===== SUPPLIED INFORMATION =====

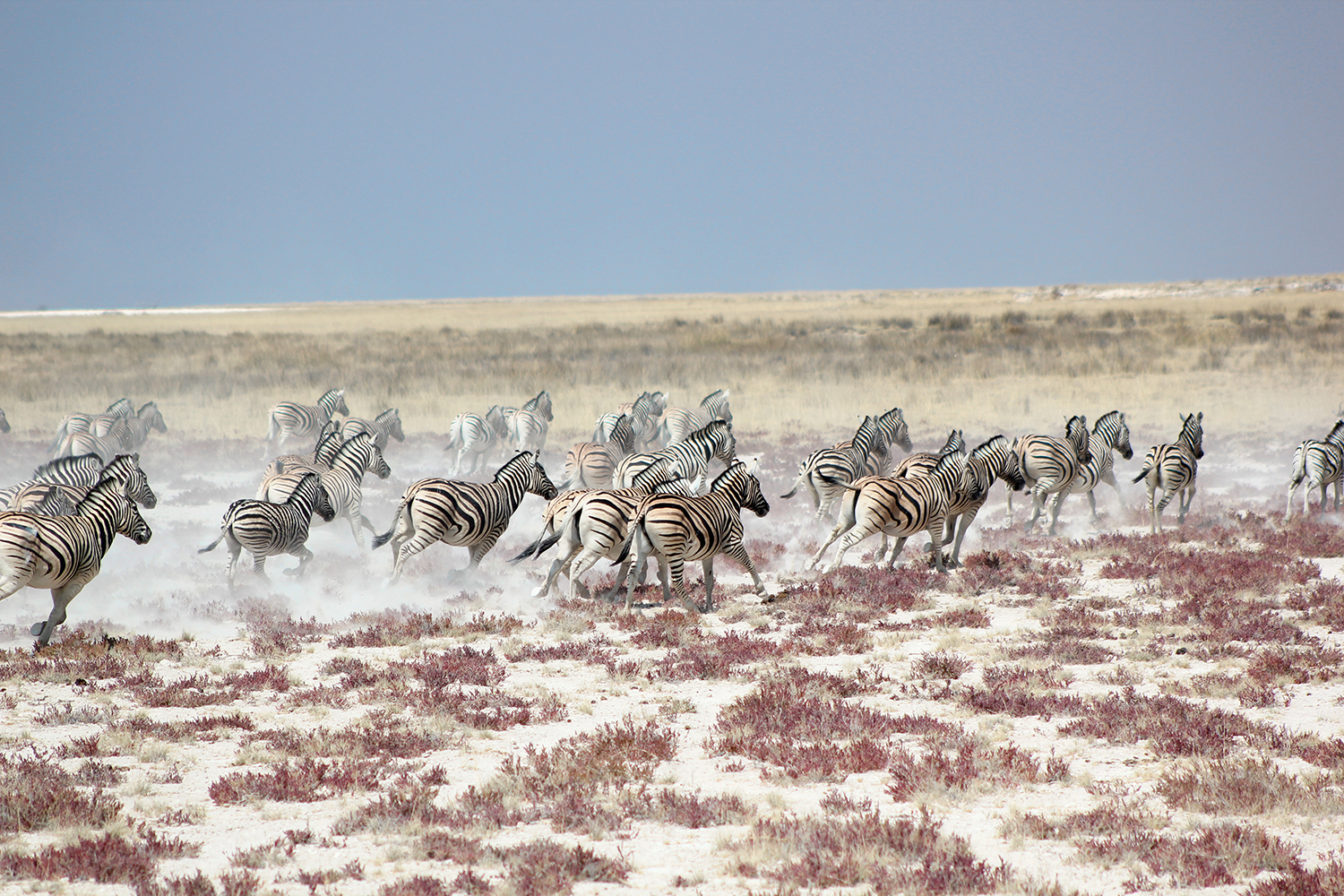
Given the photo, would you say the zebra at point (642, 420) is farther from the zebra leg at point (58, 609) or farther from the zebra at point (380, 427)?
the zebra leg at point (58, 609)

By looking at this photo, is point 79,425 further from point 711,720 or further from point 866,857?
point 866,857

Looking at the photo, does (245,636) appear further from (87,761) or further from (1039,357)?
(1039,357)

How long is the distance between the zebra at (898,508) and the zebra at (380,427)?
1161 centimetres

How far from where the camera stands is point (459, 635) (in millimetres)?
11180

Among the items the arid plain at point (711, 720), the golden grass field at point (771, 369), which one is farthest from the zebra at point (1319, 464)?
the golden grass field at point (771, 369)

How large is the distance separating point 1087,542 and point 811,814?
10159 mm

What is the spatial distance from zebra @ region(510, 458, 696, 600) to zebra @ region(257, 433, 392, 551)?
3766mm

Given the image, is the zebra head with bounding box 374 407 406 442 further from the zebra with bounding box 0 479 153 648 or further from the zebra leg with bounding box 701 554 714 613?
the zebra leg with bounding box 701 554 714 613

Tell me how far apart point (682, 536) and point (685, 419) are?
480 inches

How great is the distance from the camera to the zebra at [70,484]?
11.9 meters

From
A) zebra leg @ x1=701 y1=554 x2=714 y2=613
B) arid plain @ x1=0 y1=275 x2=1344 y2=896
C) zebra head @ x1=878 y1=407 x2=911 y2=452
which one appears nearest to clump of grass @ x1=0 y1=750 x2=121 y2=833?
arid plain @ x1=0 y1=275 x2=1344 y2=896

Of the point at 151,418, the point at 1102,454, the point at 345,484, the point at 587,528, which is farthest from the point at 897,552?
the point at 151,418

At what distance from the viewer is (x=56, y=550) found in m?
9.84

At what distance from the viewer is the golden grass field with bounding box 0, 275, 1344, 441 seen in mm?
29609
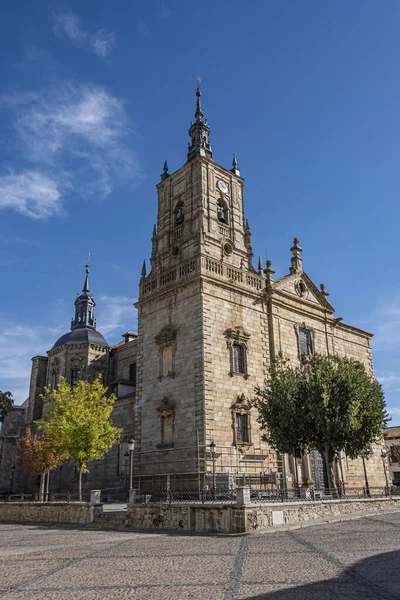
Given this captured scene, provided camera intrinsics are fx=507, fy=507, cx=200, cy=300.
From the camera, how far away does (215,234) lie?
32.0m

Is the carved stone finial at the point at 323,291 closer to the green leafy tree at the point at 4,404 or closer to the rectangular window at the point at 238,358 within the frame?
the rectangular window at the point at 238,358

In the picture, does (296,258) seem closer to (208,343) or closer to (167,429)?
(208,343)

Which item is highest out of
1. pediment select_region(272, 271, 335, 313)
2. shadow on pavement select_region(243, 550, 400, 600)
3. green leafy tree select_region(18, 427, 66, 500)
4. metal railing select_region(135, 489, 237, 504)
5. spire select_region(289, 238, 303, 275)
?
spire select_region(289, 238, 303, 275)

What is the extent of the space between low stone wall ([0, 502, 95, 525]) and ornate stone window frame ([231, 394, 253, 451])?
8.34 metres

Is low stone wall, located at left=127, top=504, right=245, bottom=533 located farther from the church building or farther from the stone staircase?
the church building

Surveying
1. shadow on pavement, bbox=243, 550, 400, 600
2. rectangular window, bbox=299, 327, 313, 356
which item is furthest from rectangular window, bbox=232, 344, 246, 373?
shadow on pavement, bbox=243, 550, 400, 600

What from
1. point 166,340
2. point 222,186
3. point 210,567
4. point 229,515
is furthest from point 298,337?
point 210,567

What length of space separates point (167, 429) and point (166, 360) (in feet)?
12.9

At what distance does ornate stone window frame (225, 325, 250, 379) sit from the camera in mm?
A: 28062

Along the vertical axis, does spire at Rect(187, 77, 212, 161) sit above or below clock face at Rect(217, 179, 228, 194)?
above

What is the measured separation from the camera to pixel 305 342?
112ft

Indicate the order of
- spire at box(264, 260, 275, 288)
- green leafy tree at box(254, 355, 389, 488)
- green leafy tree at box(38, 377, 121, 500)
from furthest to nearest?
spire at box(264, 260, 275, 288), green leafy tree at box(38, 377, 121, 500), green leafy tree at box(254, 355, 389, 488)

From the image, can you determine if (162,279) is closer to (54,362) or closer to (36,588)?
(54,362)

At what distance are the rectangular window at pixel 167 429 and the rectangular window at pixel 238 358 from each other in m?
4.60
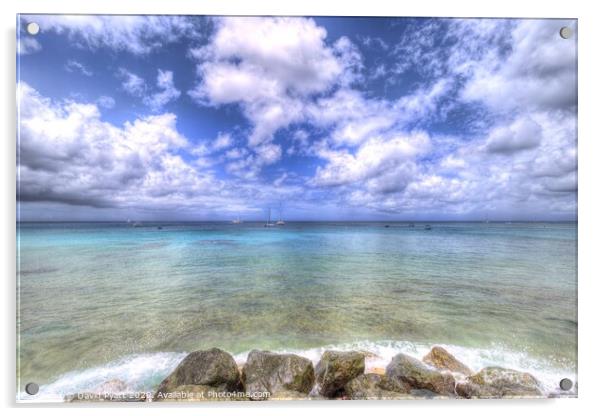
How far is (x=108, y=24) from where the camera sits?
2471mm

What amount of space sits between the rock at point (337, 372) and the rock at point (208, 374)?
2.90 feet

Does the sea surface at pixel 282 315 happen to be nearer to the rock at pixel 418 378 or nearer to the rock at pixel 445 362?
the rock at pixel 445 362

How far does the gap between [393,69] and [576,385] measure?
13.8 ft

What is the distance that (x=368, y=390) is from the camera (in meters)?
2.24

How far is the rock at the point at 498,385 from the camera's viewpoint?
7.55 feet

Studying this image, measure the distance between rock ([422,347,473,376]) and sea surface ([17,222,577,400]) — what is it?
0.11m

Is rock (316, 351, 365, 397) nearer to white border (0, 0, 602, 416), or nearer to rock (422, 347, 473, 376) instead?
white border (0, 0, 602, 416)

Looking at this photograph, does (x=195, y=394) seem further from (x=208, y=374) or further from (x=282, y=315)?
(x=282, y=315)

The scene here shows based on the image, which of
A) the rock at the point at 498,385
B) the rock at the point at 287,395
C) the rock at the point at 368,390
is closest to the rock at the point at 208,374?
the rock at the point at 287,395

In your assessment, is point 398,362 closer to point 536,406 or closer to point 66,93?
point 536,406

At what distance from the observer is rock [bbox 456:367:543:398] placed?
2301 millimetres

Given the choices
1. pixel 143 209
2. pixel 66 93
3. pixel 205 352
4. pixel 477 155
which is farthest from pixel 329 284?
pixel 66 93

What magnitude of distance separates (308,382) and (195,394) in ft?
3.74
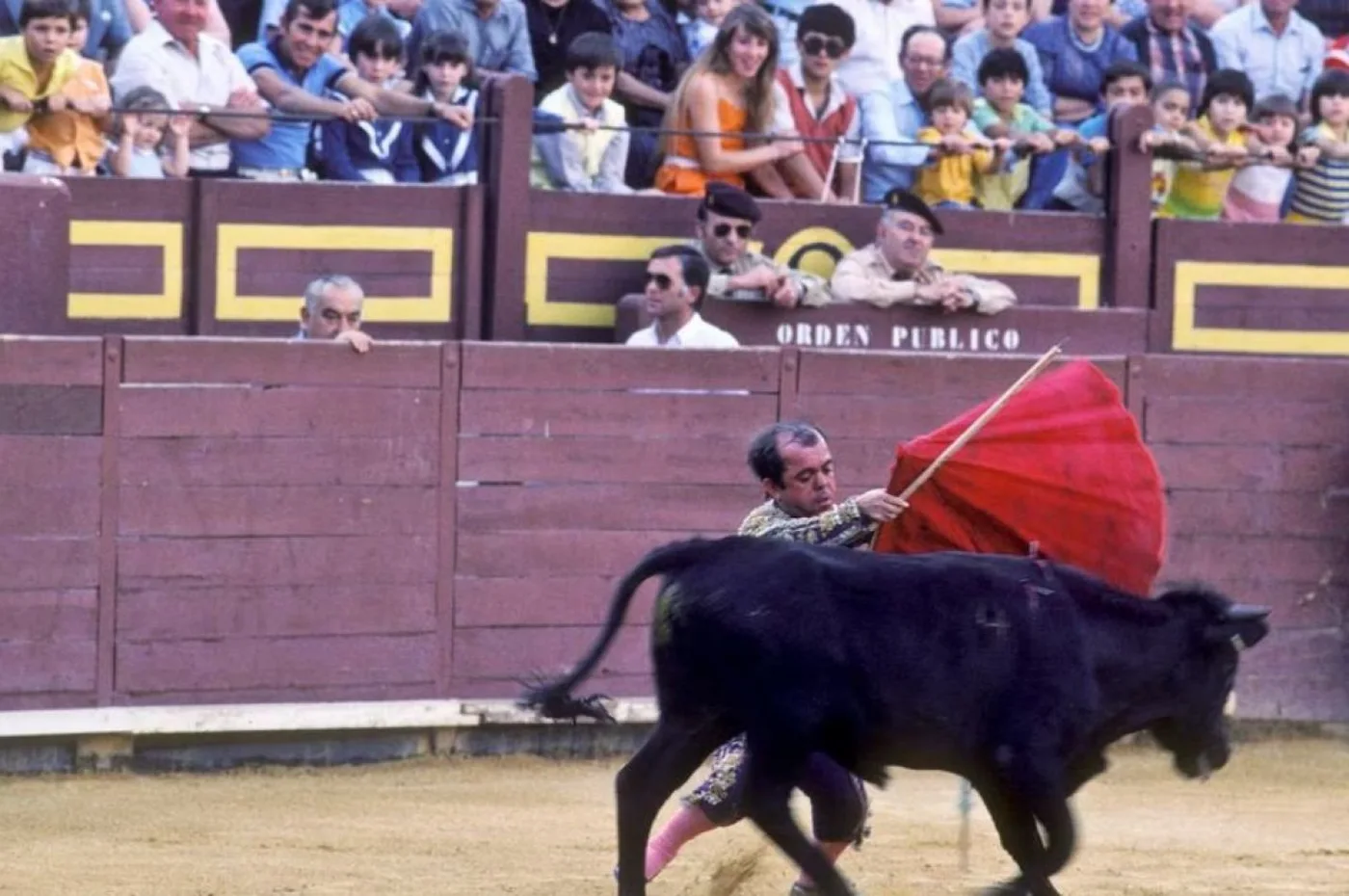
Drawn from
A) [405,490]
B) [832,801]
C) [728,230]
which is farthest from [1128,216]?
[832,801]

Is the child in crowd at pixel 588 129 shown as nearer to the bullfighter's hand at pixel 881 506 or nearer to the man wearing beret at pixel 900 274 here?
the man wearing beret at pixel 900 274

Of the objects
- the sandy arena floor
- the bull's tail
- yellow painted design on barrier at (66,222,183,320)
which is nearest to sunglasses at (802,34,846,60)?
yellow painted design on barrier at (66,222,183,320)

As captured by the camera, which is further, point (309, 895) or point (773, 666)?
point (309, 895)

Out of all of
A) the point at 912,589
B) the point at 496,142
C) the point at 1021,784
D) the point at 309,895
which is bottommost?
the point at 309,895

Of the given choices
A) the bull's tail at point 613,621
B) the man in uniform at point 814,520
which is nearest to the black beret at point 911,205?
the man in uniform at point 814,520

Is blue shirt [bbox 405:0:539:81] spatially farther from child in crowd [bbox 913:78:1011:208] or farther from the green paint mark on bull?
the green paint mark on bull

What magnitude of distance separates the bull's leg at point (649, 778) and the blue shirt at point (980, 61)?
5217 mm

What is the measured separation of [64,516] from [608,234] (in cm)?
232

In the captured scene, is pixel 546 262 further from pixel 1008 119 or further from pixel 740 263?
pixel 1008 119

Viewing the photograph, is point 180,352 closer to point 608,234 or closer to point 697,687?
point 608,234

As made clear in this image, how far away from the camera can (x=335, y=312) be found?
336 inches

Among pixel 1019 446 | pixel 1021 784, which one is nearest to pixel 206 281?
pixel 1019 446

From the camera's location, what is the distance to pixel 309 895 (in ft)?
Answer: 20.9

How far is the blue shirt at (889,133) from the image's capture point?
1000 centimetres
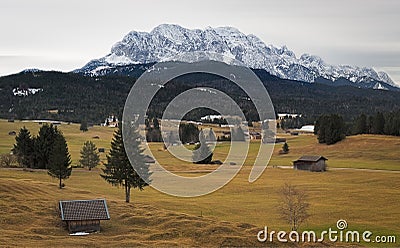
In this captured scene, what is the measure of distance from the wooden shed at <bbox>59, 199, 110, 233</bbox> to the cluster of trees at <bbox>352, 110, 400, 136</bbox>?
412ft

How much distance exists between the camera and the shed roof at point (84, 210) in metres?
49.6

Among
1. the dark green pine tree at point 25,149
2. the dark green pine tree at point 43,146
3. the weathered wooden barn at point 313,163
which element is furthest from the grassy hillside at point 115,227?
the weathered wooden barn at point 313,163

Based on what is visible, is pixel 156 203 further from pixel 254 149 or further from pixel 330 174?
pixel 254 149

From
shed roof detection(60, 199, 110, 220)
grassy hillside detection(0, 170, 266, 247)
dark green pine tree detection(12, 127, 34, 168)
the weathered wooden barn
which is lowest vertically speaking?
grassy hillside detection(0, 170, 266, 247)

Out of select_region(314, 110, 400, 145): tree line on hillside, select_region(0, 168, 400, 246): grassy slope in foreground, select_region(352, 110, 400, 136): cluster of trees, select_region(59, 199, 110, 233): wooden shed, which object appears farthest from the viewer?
select_region(352, 110, 400, 136): cluster of trees

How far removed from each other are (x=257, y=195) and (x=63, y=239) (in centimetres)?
3744

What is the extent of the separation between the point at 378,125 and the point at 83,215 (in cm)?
13144

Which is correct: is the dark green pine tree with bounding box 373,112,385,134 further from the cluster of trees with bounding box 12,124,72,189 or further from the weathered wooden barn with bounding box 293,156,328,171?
the cluster of trees with bounding box 12,124,72,189

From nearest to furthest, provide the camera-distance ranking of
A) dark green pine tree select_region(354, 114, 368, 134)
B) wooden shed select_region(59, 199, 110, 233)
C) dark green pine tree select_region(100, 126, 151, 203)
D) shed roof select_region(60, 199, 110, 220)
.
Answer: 1. wooden shed select_region(59, 199, 110, 233)
2. shed roof select_region(60, 199, 110, 220)
3. dark green pine tree select_region(100, 126, 151, 203)
4. dark green pine tree select_region(354, 114, 368, 134)

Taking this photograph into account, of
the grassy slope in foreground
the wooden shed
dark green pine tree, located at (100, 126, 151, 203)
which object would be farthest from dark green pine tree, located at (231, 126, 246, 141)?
the wooden shed

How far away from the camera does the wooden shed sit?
161ft

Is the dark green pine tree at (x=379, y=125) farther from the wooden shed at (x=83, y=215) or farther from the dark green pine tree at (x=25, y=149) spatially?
the wooden shed at (x=83, y=215)

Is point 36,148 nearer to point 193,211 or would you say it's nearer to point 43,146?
point 43,146

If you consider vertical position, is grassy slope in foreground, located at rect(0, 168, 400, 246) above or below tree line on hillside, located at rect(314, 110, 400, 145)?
below
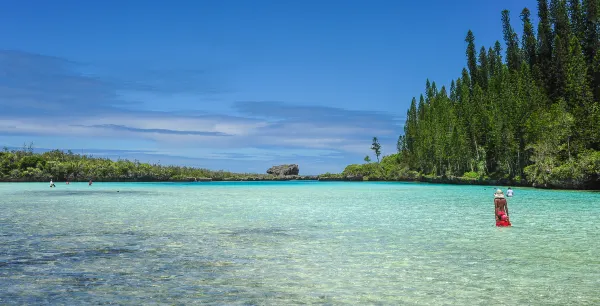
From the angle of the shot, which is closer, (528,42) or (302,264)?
(302,264)

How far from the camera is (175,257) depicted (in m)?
15.8

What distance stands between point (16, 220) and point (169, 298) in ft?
76.5

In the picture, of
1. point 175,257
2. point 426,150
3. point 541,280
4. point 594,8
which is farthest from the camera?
point 426,150

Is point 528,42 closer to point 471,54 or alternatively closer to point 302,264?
point 471,54

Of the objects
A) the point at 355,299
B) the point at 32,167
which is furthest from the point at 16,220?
the point at 32,167

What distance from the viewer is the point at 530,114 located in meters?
96.8

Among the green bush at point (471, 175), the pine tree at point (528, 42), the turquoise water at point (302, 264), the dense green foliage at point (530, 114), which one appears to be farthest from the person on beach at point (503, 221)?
the pine tree at point (528, 42)

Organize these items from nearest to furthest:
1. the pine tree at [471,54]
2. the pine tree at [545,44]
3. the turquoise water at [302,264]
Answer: the turquoise water at [302,264] < the pine tree at [545,44] < the pine tree at [471,54]

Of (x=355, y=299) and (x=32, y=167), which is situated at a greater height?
(x=32, y=167)

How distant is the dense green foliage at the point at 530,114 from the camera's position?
77.6 m

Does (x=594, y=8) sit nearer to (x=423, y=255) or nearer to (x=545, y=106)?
(x=545, y=106)

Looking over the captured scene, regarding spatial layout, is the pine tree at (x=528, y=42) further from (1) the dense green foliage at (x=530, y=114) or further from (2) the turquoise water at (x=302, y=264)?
(2) the turquoise water at (x=302, y=264)

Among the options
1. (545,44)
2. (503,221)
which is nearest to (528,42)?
(545,44)

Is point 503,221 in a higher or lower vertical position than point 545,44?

=====

▸ **SET TASK**:
Omit all pictures and write out, exactly, only the lines from the line containing "Is point 36,148" through the last line of the entries above.

▸ **SOLUTION TO THIS TASK**:
Is point 36,148 nearer to point 193,211 or would you say it's nearer to point 43,146?
point 43,146

If you consider vertical position, is grassy slope in foreground, located at rect(0, 168, 400, 246) above or below tree line on hillside, located at rect(314, 110, 400, 145)?
below
From the angle of the shot, which is closer, (528,42) or (302,264)?
(302,264)

How far from the camera is (175,257) depicted (in m)?
15.8

What distance stands between point (16, 220) and point (169, 298) in ft?
76.5

In the picture, of
1. point 175,257
2. point 426,150
3. point 541,280
4. point 594,8
which is farthest from the camera?
point 426,150

Is point 528,42 closer to point 471,54 or alternatively closer to point 302,264?
point 471,54

Of the objects
A) the point at 355,299
B) the point at 32,167
which is furthest from the point at 16,220?
the point at 32,167

What distance from the viewer is the point at 530,114 located in meters?
96.8

Among the green bush at point (471, 175), the pine tree at point (528, 42), the turquoise water at point (302, 264), the dense green foliage at point (530, 114), which one appears to be farthest from the person on beach at point (503, 221)?
the pine tree at point (528, 42)

Organize these items from nearest to furthest:
1. the pine tree at [471,54]
2. the pine tree at [545,44]
3. the turquoise water at [302,264]
Answer: the turquoise water at [302,264] < the pine tree at [545,44] < the pine tree at [471,54]

Of (x=355, y=299) and (x=32, y=167), which is situated at a greater height?
(x=32, y=167)

How distant is the dense green foliage at the point at 530,114 from the camera's position?
77.6 m

Does (x=594, y=8) sit nearer to (x=423, y=255) or nearer to (x=545, y=106)?
(x=545, y=106)

Looking over the captured scene, regarding spatial layout, is the pine tree at (x=528, y=42) further from (1) the dense green foliage at (x=530, y=114) or further from (2) the turquoise water at (x=302, y=264)?
(2) the turquoise water at (x=302, y=264)

Among the options
1. (545,44)
2. (503,221)
which is nearest to (528,42)?
(545,44)

Is point 503,221 in a higher or lower vertical position than point 545,44?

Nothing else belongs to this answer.